Thursday, May 13, 2004

The blame game

While Rumsfeld plays a surprise visit on Iraq in a further effort to save the Administration from further embarrassment, and US Senators look at forcibly bare-breasted Iraqi women, the media is saying "the situation did it" and not a few wacko individuals (or what I believe, a systematic design to extract information from Iraqis by PyOps via humiliation).

The media is reviving an old (1971) Stanford Prison Study by ex-professor Philip Zimbardo, and having him on as an "expert." Slate's William Saletan and I don't buy it but for different reasons.

Saletan talks about the major differences of the Study's participants and the soldiers involved in Abu Ghraib. He claims that the Stanford students were nonviolent for the most part while some of these MPs had a history of violence (against their wives even). It is also true that many of these folks weren't originally MPs. Many families of the accused abusers say their son/daughter was a mechanic in the wrong place/just taking orders.

Race is also a factor to Saletan, and I agree. I think if the country we had invade wasn't Arab, and the soldiers in question weren't mostly white, things might have turned out differently. Still, the acts that were done, the way soldiers posed, and the fact that the release of these photos was threatened on the prisoners-- all of this points to an intelligent design (to attack the Arab ideals of Manhood and Honor) and not just "Hey, let's do this!" Ad Hoc sadism.

As Will points out, "Prisoners have been photographed wearing hoods; but according to guards, it was intelligence officers who initially brought "hooded" prisoners to them. Last week, the commander of military prisons in Iraq announced that intelligence officers would no longer "hood" detainees, in effect confirming that they had been doing so."

One could compare the media/Zimbardo argument on Abu Ghraib to those about the Germans during Nazism. Why didn't ordinary Germans try to stop Hitler? Some did, and they were caught and killed. Nazi Germany was a prison state, and certainly the situation/environment had a chilling effect on people. As Zimbardo argues "if we can attribute deviance, failure, and breakdowns to the individual flaws of others, then we [as a society] are absolved." But as Saletan points out "if we blame the situation, the perpetrators are absolved, too."

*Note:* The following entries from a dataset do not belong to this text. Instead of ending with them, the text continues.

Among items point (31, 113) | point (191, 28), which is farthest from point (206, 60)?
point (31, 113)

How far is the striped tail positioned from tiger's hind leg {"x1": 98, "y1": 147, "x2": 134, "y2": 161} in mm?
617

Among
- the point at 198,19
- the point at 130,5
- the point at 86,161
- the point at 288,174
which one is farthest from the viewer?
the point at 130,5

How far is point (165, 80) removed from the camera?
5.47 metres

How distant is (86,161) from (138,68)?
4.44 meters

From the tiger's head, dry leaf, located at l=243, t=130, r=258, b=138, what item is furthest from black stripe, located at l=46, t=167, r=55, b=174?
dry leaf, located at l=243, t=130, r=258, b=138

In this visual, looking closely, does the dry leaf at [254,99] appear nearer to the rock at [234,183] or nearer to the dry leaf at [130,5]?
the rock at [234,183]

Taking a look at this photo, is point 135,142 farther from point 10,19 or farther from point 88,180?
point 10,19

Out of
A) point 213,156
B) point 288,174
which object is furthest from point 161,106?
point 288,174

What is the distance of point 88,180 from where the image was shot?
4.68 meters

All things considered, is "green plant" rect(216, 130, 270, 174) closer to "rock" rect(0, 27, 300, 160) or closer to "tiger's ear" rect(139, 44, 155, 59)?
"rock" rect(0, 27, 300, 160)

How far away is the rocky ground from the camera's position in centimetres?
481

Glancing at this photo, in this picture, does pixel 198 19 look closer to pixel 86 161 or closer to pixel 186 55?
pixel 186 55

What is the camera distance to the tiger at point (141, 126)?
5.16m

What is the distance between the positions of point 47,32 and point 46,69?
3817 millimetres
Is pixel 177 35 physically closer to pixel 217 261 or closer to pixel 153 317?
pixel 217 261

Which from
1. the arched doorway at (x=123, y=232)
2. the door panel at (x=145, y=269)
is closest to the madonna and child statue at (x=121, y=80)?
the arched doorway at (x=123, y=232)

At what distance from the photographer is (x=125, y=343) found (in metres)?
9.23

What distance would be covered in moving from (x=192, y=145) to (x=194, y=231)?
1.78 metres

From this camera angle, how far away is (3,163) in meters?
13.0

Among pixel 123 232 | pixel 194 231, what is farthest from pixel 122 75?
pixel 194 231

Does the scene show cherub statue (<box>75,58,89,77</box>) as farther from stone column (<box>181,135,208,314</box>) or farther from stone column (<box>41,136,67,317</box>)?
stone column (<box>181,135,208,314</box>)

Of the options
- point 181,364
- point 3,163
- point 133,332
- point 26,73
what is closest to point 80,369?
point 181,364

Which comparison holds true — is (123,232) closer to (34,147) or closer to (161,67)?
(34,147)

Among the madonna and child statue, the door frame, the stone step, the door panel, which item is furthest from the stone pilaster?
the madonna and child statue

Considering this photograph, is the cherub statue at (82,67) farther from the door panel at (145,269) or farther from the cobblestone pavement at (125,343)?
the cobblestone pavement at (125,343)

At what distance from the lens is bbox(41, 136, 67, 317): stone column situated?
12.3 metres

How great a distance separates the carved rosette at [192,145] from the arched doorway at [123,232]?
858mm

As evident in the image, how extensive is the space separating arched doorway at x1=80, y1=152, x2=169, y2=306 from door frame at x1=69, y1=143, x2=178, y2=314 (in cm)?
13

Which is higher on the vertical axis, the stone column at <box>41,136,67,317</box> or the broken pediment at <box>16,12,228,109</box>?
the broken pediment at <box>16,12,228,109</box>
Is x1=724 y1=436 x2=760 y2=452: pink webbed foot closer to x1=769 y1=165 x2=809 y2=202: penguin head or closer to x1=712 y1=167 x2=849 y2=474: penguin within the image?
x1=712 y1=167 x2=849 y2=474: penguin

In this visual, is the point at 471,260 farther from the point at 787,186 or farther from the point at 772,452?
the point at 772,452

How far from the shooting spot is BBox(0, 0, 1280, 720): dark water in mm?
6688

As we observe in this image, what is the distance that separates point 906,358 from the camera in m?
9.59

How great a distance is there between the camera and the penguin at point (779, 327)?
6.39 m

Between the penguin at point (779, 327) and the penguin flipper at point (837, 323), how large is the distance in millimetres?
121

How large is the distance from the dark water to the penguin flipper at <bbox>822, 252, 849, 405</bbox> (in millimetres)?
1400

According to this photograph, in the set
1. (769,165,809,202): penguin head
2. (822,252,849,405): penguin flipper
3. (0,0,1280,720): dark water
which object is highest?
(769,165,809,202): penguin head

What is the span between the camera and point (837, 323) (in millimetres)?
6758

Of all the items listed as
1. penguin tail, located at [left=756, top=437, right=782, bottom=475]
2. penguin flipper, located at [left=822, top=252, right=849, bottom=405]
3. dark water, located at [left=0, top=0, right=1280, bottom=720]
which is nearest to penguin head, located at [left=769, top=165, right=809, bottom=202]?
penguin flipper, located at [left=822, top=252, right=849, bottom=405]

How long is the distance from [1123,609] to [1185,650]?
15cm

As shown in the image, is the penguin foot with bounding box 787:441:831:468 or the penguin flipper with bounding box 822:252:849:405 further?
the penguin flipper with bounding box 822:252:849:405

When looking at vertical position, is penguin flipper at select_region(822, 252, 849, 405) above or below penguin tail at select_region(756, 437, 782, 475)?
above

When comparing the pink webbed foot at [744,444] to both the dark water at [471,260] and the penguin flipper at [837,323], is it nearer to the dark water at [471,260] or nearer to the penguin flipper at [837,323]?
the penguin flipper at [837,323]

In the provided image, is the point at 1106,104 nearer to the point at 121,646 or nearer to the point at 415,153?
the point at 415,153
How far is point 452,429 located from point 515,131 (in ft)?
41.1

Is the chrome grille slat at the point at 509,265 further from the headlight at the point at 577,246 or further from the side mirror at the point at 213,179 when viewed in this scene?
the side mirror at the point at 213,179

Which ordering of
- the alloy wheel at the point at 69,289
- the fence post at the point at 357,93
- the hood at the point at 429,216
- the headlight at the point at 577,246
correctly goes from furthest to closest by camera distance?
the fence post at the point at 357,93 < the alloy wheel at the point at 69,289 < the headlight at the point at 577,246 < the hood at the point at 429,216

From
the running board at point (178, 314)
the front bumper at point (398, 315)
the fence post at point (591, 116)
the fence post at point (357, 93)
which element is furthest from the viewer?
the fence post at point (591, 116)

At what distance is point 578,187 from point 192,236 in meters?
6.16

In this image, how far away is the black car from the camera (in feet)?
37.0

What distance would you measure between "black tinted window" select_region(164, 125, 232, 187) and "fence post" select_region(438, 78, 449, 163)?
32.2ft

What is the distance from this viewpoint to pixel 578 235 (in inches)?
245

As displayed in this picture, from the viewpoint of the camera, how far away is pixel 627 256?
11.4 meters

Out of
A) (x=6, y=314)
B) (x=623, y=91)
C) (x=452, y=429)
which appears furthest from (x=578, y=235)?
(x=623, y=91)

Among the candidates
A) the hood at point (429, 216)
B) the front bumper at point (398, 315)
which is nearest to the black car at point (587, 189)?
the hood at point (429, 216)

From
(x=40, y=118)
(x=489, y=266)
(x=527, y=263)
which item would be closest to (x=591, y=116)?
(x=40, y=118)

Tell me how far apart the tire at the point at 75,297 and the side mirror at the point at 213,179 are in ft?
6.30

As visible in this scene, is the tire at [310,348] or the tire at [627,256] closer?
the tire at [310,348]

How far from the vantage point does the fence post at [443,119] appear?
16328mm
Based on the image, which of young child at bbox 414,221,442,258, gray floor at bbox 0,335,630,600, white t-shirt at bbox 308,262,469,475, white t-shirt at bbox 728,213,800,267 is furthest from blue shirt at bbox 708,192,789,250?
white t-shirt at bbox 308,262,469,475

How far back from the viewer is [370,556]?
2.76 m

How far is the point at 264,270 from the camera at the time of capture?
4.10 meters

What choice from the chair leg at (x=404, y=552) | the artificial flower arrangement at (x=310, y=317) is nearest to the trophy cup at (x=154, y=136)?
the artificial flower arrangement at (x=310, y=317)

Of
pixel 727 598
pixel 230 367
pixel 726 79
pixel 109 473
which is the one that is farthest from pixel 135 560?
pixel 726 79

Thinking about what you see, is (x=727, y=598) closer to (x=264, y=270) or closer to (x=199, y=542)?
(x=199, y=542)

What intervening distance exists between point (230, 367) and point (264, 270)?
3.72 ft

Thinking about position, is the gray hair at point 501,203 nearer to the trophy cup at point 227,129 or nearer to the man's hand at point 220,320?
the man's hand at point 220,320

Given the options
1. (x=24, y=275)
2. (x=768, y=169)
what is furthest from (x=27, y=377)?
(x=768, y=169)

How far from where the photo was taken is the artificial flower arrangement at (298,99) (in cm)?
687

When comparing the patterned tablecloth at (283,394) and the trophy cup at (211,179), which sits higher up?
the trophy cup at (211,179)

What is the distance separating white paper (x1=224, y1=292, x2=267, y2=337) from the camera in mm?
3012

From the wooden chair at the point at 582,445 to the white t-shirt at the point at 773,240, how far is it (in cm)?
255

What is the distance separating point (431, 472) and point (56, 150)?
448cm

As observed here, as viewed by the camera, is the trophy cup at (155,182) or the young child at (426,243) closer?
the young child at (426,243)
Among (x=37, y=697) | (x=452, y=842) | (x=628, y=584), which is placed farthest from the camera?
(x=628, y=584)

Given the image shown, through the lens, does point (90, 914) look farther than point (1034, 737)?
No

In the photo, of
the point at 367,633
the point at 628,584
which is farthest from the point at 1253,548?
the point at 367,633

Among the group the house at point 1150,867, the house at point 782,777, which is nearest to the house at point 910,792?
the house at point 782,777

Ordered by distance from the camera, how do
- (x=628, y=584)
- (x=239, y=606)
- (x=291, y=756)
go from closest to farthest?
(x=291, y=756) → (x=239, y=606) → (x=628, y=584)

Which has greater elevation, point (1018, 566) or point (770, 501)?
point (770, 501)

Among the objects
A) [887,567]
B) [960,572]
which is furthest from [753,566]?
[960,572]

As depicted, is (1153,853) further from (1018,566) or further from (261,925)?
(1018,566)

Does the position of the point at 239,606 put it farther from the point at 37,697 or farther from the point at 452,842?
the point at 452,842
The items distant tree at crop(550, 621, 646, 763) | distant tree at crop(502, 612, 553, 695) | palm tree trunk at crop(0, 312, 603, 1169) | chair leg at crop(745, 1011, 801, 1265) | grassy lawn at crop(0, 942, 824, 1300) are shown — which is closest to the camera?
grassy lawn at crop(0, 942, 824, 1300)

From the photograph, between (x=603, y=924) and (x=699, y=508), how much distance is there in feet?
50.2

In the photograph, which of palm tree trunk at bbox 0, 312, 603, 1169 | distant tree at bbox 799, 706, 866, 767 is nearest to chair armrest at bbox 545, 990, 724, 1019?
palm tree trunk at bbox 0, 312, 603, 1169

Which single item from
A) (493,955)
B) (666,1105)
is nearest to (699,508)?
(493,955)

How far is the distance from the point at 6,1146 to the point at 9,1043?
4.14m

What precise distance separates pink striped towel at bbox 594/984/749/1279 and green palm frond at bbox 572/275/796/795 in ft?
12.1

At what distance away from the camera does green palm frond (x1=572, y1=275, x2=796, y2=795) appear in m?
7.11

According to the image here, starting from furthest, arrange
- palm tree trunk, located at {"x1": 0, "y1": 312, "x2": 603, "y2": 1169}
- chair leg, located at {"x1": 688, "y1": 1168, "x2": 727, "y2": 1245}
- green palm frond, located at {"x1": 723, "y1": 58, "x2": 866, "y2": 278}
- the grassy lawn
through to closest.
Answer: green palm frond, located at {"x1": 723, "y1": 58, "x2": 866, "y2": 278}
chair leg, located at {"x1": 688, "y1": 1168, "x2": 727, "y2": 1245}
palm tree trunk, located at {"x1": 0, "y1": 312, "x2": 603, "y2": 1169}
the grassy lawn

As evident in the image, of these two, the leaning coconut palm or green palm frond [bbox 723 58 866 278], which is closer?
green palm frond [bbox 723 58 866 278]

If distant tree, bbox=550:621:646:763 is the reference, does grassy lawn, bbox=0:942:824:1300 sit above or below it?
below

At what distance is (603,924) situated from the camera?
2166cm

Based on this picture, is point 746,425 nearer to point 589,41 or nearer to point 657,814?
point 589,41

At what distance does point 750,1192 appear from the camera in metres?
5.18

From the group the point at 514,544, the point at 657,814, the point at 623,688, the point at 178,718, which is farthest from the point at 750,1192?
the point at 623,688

My point is, there may be some real bad apples in the MP system, especially since the military is running incredibly short on MPs (they can't be too picky and they force untrained "mechanics" to do MP work), but there is also some bad policies in place that brings out the monster in some people. PsyOps and those that approved these methods are also to blame for their dehumanizing treatment of Iraqis, as well as the foot soldiers under suspension.